WORK TO COMPLETE:
Gather each line in the entries below that contains the word "framed" and copy those lines out in full.

Excerpt from a dataset:
┄┄┄┄┄┄
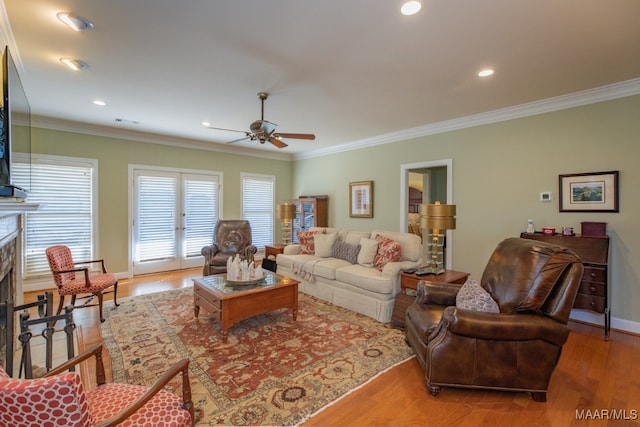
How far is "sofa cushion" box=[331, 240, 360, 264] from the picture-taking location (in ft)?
14.4

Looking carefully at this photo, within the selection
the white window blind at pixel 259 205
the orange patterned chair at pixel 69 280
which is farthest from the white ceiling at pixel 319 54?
the white window blind at pixel 259 205

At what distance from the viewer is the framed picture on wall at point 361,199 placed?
5.72m

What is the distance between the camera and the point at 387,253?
3902 mm

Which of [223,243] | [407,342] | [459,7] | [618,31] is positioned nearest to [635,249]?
[618,31]

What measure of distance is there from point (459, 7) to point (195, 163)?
18.0 feet

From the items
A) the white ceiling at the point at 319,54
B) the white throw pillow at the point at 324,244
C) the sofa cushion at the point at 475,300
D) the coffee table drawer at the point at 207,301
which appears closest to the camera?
the white ceiling at the point at 319,54

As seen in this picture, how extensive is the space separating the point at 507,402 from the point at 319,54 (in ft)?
10.2

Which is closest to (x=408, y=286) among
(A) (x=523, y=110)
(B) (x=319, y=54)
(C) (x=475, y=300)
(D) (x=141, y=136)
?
(C) (x=475, y=300)

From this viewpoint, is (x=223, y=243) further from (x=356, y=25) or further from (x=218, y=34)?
(x=356, y=25)

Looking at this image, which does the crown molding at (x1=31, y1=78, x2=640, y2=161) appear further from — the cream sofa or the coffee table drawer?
the coffee table drawer

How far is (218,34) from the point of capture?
90.6 inches

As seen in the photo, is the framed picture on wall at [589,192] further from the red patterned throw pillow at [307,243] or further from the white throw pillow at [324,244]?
the red patterned throw pillow at [307,243]

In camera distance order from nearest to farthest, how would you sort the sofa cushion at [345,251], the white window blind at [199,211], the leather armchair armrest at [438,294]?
the leather armchair armrest at [438,294], the sofa cushion at [345,251], the white window blind at [199,211]

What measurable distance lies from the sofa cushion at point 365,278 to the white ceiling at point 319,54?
7.11 ft
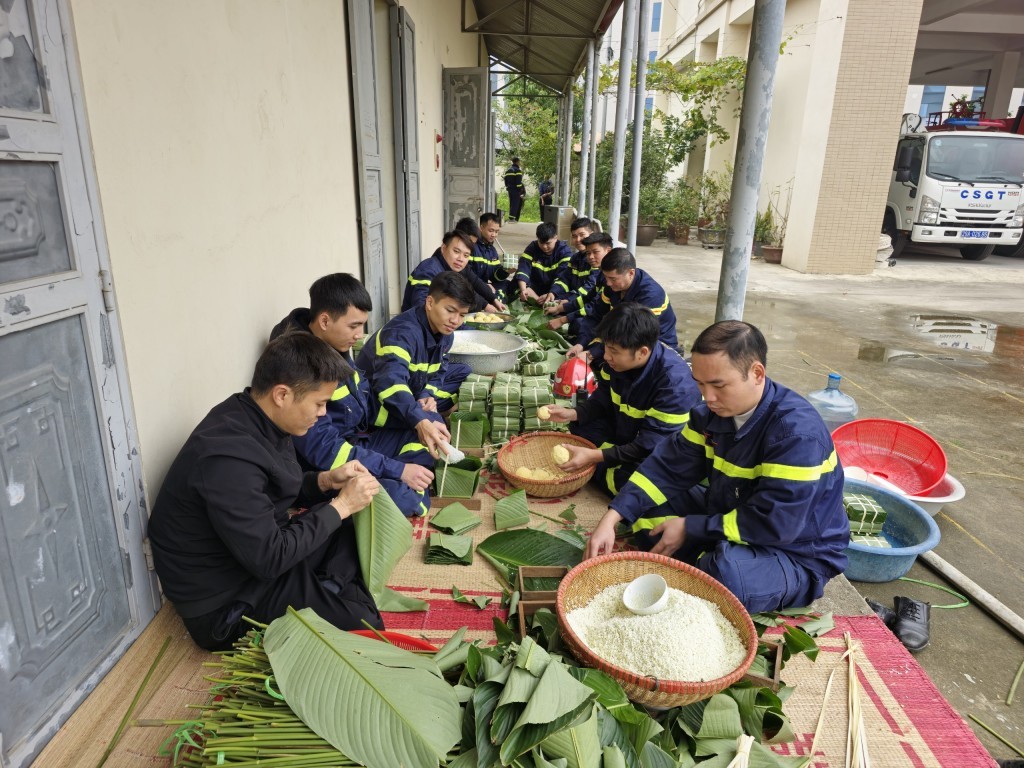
┄┄┄┄┄┄
SOLUTION TO THE EXERCISE:
At what distance from the viewer is the framed picture on wall at point 361,199 placed?
As seen in the photo, is the framed picture on wall at [589,192] further from the red patterned throw pillow at [307,243] or further from the white throw pillow at [324,244]?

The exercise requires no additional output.